A) Percent change in tumour volume in BP injected C57BL/6 female mice treated with vehicle in the presence or absence of BRAF/MEKi with endocrine modulation with either estradiol or estradiol and oophorectomy (n = 10/group; mice aged 14 weeks). No significant effects exist within either cohort as calculated by ANOVA. B) Percent change in tumour volume for female C57BL/6 mice implanted subcutaneously with YUMMER 1.7 cells treated with BRAF/MEKi or BRAF/MEKi + testosterone (n = 10/group; aged 13 weeks, p = 0.0003 between BRAF/MEKi and BRAF/MEKi + testosterone). C) Percent change in tumour volume in YUMMER1.7 injected into C57BL/6 male mice treated with vehicle in the presence or absence of BRAF/MEKi with endocrine modulation with enzalutamide (n = 10/group; mice aged 14 weeks, p = 0.031). D) Heatmap of differentially expressed androgen responsive genes between high versus low testosterone groups q < 0.05. Groups by androgen staining levels, sex, and treatment.
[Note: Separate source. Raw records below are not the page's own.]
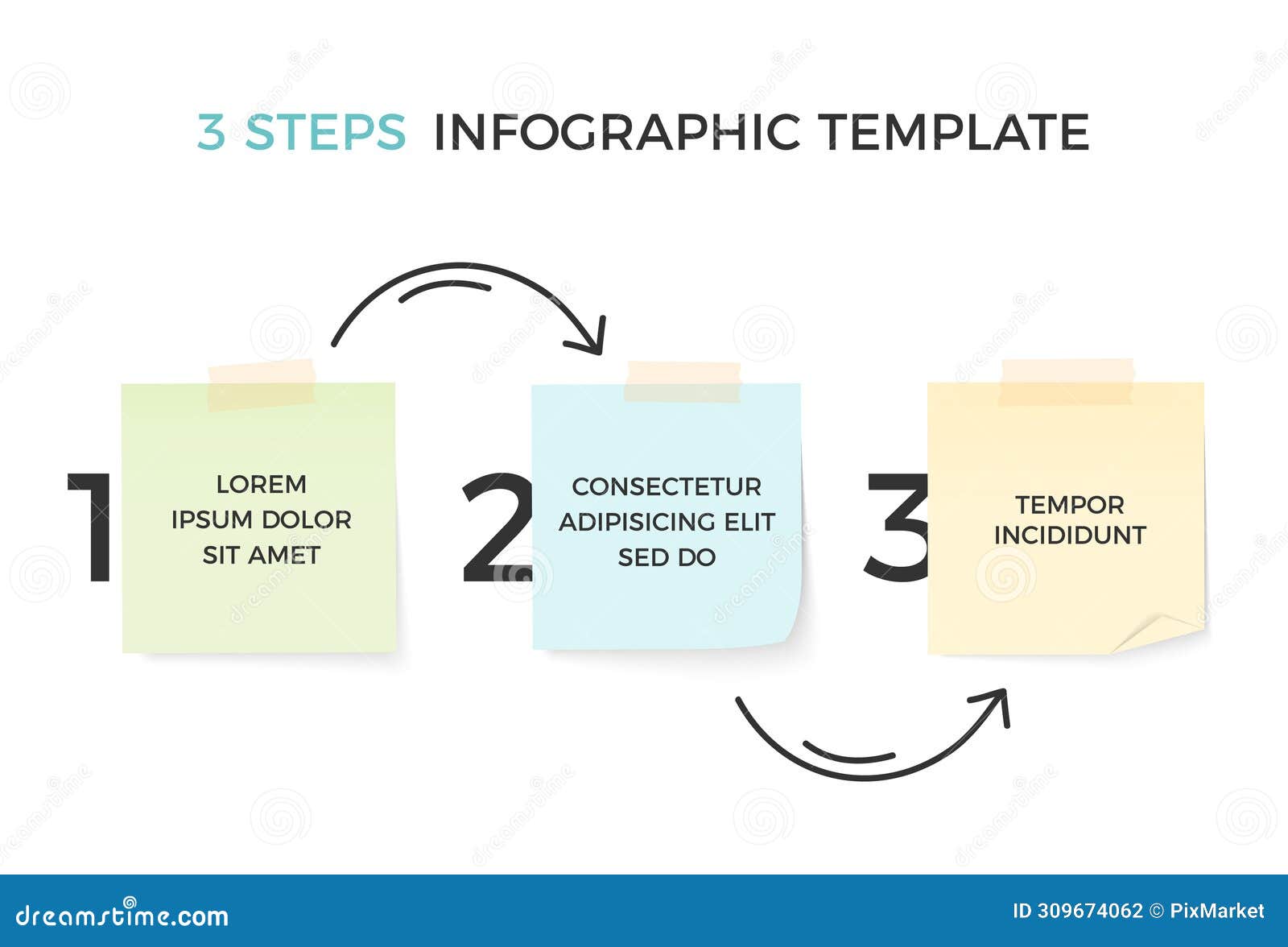 3 STEPS INFOGRAPHIC TEMPLATE

1

LOREM IPSUM DOLOR SIT AMET

2

CONSECTETUR ADIPISICING ELIT SED DO

3

TEMPOR INCIDIDUNT

dreamstime.com

ID 309674062 © PixMarket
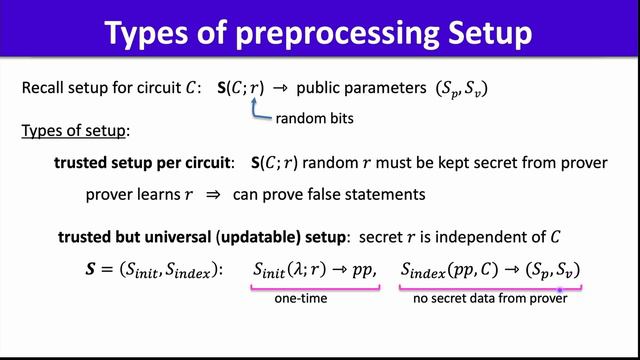 Types of preprocessing Setup

Recall setup for circuit $C$: $\mathbf{S}(C; r) \rightarrow$ public parameters $(S_p, S_v)$

random bits

Types of setup:

**trusted setup per circuit**: $\mathbf{S}(C; r)$ random $r$ must be kept secret from prover

prover learns $r$ $\Rightarrow$ can prove false statements

**trusted but universal (updatable) setup**: secret $r$ is independent of $C$

$\boldsymbol{S} = (S_{init}, S_{index})$: $S_{init}(\lambda; r) \rightarrow pp$, $S_{index}(pp, C) \rightarrow (S_p, S_v)$

one-time

no secret data from prover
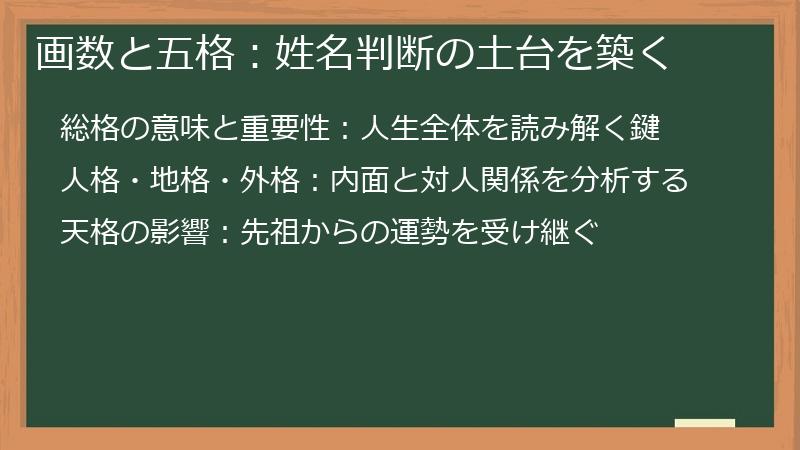 画数と五格：姓名判断の土台を築く

総格の意味と重要性：人生全体を読み解く鍵

人格・地格・外格：内面と対人関係を分析する

天格の影響：先祖からの運勢を受け継ぐ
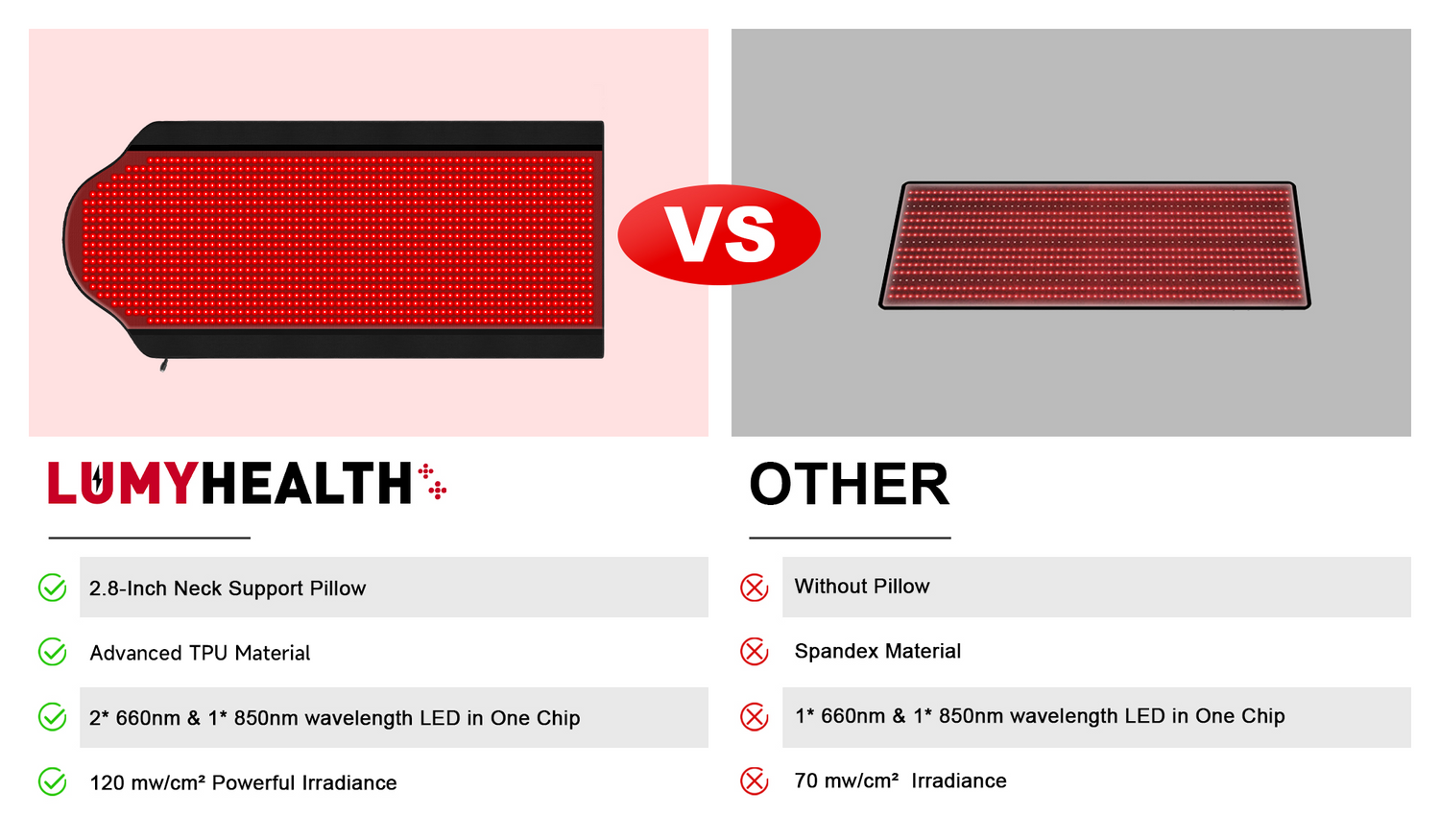 VS

LUMYHEALTH

2.8-Inch Neck Support Pillow

Advanced TPU Material

2* 660nm & 1* 850nm wavelength LED in One Chip

120 mw/cm² Powerful Irradiance

OTHER

Without Pillow

Spandex Material

1* 660nm & 1* 850nm wavelength LED in One Chip

70 mw/cm² Irradiance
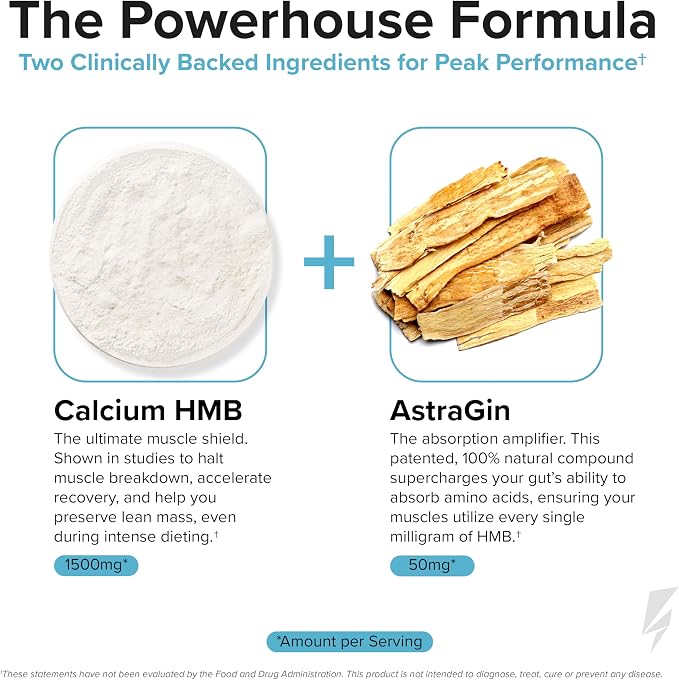 The Powerhouse Formula

Two Clinically Backed Ingredients for Peak Performance†

+

Calcium HMB

The ultimate muscle shield. Shown in studies to halt muscle breakdown, accelerate recovery, and help you preserve lean mass, even during intense dieting.†

1500mg*

AstraGin

The absorption amplifier. This patented, 100% natural compound supercharges your gut's ability to absorb amino acids, ensuring your muscles utilize every single milligram of HMB.†

50mg*

*Amount per Serving

†These statements have not been evaluated by the Food and Drug Administration. This product is not intended to diagnose, treat, cure or prevent any disease.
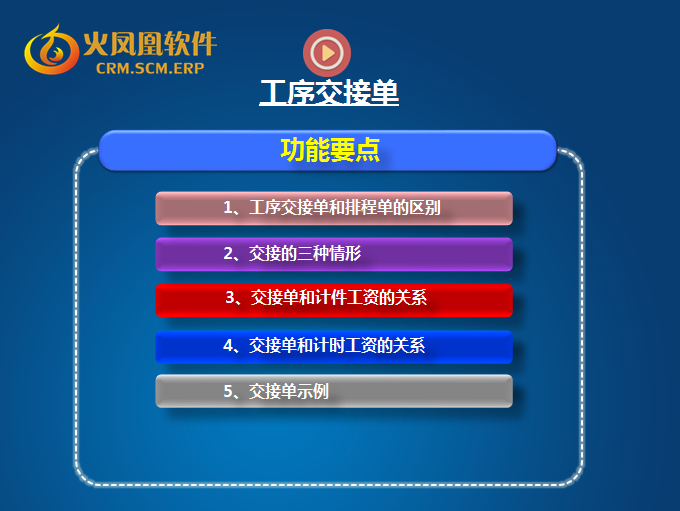 火凤凰软件
CRM.SCM.ERP

工序交接单

功能要点

1、工序交接单和排程单的区别

2、交接的三种情形

3、交接单和计件工资的关系

4、交接单和计时工资的关系

5、交接单示例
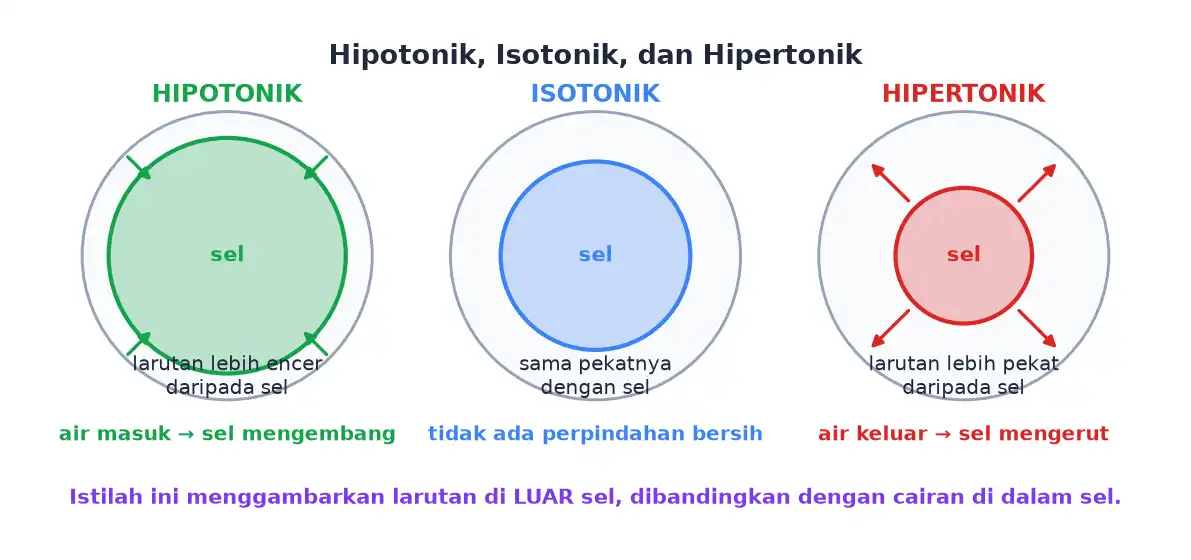 Hipotonik, Isotonik, dan Hipertonik

HIPOTONIK

sel

larutan lebih encer daripada sel

air masuk → sel mengembang

ISOTONIK

sel

sama pekatnya dengan sel

tidak ada perpindahan bersih

HIPERTONIK

sel

larutan lebih pekat daripada sel

air keluar → sel mengerut

Istilah ini menggambarkan larutan di LUAR sel, dibandingkan dengan cairan di dalam sel.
E) Percent change in BP tumour volume in male C57BL/6 mice treated with vehicle in the presence or absence of BRAF/MEKi with physical castration or BRAF/MEKi with castration and exogenous testosterone (n = 10/group; aged 14 weeks, p = 0.01 for BRAF/MEKi + castration versus BRAF/MEKi, p = 0.04 for BRAF/MEKi versus BRAF/MEKi + castration + testosterone, and p = 0.0004 for BRAF/MEKi + castration vs BRAF/MEKi + castration + testosterone). F) Quantification of the percent of AR⁺ nuclei by immunofluorescence in BP tumours from male mice treated with vehicle (n = 7), BRAF/MEKi (n = 5), or BRAF/MEKi + enzalutamide (n = 7) (p = 0.003 between BRAF/MEKi and BRAF/MEKi + enzalutamide). p-values were calculated using two-sided Student’s t-test. G) Quantification of the percent of AR⁺ nuclei by immunofluorescence in BP tumours from female mice treated with vehicle (n = 7), BRAF/MEKi (n = 7), BRAF/MEKi + testosterone (n = 5) (p = 0.006 between vehicle and BRAF/MEKi and p = 0.003 between BRAF/MEKi and BRAF/MEKi + testosterone in female mice). p-values were calculated using two-sided Student’s t-test. Tumour growth curves in panels A-C and E represent mean + SEM. Histograms in panels F and G represent mean + SEM. All tumour growth curves were compared by ANOVA with multiple comparisons.